Let $a_{ij}$ be the $j$th bit of string $a_i$, and let $b_{ij}$ be the $j$th bit of string $b_i$.

Define $x \oplus y$ as $x$ xor $y$, and define $x \parallel y$ as the concatenation of $x$ and $y$.

Then $A = \parallel_{j=1}^{k}\bigoplus_{i=1}^{n} a_{ij}$ and $B = \parallel_{j=1}^{k}\bigoplus_{i=1}^{n} b_{ij}$.

We want to know the probability that $A=B$, or when $\parallel_{j=1}^{k}\bigoplus_{i=1}^{n} a_{ij} = \parallel_{j=1}^{k}\bigoplus_{i=1}^{n} b_{ij}$

Since each bit column is independent, and the bits are assigned randomly, we can compute the result for a single column and extend this to the rest of the columns.

* [PROVIDED INFORMATION]
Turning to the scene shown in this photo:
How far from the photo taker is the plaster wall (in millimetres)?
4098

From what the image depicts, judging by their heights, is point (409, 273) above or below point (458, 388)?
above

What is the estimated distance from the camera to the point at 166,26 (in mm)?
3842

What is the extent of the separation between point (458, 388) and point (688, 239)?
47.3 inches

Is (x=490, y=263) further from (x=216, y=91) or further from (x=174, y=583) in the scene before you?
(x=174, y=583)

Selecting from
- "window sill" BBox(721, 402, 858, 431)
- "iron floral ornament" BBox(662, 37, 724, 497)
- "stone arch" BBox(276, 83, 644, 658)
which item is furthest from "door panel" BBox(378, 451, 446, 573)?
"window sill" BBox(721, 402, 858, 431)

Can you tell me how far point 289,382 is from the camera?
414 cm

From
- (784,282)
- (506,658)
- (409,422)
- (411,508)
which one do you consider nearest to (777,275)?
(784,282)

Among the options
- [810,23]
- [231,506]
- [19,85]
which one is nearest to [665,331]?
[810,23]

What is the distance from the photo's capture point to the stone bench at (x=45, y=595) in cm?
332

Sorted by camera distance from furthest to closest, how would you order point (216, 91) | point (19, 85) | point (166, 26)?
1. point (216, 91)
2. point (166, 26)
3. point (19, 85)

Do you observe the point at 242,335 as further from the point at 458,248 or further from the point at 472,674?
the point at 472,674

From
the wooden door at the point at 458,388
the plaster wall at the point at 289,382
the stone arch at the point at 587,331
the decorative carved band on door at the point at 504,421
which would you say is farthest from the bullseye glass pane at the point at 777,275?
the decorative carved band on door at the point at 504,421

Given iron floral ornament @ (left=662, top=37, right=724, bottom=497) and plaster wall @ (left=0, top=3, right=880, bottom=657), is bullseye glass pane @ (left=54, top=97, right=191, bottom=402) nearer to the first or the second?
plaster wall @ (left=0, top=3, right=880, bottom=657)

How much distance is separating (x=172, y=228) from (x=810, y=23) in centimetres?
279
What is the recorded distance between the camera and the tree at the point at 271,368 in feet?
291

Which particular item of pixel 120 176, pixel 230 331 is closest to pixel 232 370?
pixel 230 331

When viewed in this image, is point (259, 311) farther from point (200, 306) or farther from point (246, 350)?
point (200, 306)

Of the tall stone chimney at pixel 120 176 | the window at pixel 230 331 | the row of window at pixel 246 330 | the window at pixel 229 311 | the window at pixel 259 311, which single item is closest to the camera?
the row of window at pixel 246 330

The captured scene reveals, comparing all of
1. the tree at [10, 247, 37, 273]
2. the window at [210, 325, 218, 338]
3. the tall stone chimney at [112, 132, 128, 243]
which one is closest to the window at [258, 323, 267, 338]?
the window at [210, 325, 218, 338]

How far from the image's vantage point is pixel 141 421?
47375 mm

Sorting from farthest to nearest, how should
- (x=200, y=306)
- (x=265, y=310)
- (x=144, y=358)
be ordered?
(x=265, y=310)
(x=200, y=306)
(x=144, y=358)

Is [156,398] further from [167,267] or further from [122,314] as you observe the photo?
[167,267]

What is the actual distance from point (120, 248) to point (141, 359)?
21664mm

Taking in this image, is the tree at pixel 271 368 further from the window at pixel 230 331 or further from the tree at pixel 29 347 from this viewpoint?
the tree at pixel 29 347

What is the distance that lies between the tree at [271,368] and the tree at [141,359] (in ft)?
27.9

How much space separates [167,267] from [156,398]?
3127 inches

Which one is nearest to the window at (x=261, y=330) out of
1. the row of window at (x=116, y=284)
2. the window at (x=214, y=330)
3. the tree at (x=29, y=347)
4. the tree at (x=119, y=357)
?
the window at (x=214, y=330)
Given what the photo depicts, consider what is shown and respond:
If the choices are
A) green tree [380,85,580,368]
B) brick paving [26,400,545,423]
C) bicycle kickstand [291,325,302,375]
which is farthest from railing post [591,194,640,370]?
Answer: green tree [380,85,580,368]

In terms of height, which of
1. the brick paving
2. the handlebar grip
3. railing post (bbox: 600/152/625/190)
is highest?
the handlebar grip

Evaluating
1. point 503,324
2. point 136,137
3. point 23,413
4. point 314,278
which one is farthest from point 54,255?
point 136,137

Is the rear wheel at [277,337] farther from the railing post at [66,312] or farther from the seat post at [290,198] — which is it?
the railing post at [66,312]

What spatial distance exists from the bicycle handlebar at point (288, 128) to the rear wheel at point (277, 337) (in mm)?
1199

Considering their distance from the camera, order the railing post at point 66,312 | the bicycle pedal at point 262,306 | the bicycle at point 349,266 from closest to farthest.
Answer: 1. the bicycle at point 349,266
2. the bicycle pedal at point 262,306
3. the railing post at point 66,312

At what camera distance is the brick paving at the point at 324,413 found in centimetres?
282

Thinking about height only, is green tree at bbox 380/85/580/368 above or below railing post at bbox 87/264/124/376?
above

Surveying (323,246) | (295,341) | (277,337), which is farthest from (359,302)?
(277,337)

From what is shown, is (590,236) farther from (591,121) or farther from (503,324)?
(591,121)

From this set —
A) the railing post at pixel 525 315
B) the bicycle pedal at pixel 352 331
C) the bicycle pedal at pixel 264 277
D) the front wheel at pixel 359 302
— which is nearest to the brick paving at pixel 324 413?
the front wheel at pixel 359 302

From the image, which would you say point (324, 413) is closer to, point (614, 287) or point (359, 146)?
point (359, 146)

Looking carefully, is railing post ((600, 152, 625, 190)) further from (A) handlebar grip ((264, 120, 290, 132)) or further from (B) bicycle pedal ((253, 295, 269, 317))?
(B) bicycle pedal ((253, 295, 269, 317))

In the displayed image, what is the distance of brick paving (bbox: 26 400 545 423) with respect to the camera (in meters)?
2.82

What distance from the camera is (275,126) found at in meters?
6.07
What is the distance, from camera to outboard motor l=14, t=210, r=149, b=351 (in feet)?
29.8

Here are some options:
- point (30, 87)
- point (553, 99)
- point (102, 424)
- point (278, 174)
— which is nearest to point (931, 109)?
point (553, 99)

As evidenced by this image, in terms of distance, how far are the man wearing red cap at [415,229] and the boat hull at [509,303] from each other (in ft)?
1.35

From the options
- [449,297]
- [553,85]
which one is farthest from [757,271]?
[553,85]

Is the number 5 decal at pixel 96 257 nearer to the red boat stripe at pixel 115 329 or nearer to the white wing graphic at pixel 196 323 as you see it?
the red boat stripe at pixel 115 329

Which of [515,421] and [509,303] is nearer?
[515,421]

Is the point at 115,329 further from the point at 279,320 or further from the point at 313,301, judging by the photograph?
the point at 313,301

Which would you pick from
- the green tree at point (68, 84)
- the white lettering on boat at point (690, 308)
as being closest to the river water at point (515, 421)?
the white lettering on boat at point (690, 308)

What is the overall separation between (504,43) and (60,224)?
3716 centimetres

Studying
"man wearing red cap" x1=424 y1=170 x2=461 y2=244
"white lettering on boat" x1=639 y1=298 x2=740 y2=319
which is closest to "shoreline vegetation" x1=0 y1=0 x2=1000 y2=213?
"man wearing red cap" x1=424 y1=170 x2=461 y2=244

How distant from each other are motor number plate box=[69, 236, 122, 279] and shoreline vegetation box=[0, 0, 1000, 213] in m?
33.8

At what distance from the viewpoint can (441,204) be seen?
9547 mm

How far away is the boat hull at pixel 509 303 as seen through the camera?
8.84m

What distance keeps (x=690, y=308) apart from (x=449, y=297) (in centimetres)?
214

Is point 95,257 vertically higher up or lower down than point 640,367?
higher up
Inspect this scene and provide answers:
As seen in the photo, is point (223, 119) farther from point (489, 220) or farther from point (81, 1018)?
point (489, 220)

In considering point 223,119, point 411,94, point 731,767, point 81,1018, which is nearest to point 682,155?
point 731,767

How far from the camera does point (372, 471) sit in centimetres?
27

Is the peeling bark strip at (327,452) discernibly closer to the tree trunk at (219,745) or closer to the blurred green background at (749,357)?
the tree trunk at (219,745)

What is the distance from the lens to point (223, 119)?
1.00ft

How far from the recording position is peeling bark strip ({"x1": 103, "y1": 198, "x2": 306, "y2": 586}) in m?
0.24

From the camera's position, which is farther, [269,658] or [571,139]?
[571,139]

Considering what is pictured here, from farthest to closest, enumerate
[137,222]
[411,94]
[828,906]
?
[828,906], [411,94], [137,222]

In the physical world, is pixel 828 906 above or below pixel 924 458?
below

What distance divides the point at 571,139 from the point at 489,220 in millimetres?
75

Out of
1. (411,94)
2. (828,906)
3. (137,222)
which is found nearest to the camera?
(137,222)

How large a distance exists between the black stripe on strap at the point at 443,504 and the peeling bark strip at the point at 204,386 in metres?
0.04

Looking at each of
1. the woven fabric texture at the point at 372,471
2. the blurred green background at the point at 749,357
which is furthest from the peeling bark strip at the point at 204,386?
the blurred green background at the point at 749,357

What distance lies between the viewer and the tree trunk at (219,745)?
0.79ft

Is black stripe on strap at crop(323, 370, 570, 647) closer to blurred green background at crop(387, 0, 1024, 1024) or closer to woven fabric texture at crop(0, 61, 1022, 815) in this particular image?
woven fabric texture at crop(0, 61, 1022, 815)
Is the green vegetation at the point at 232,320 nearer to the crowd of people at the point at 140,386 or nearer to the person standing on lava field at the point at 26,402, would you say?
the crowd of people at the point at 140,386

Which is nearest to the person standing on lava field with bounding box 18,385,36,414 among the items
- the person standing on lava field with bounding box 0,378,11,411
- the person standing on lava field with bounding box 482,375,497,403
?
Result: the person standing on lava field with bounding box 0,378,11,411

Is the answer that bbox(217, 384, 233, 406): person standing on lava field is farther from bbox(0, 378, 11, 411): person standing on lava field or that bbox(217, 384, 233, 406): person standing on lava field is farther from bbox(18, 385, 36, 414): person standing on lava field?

* [EXERCISE GOAL]
Transcribe the passage above on XOR-combined bit strings, beginning at "Define $x \oplus" and stopping after "of the columns.".

* [THE OUTPUT]
Define $x \oplus y$ as $x$ xor $y$, and define $x \parallel y$ as the concatenation of $x$ and $y$.

Then $A = \parallel_{j=1}^{k}\bigoplus_{i=1}^{n} a_{ij}$ and $B = \parallel_{j=1}^{k}\bigoplus_{i=1}^{n} b_{ij}$.

We want to know the probability that $A=B$, or when $\parallel_{j=1}^{k}\bigoplus_{i=1}^{n} a_{ij} = \parallel_{j=1}^{k}\bigoplus_{i=1}^{n} b_{ij}$

Since each bit column is independent, and the bits are assigned randomly, we can compute the result for a single column and extend this to the rest of the columns.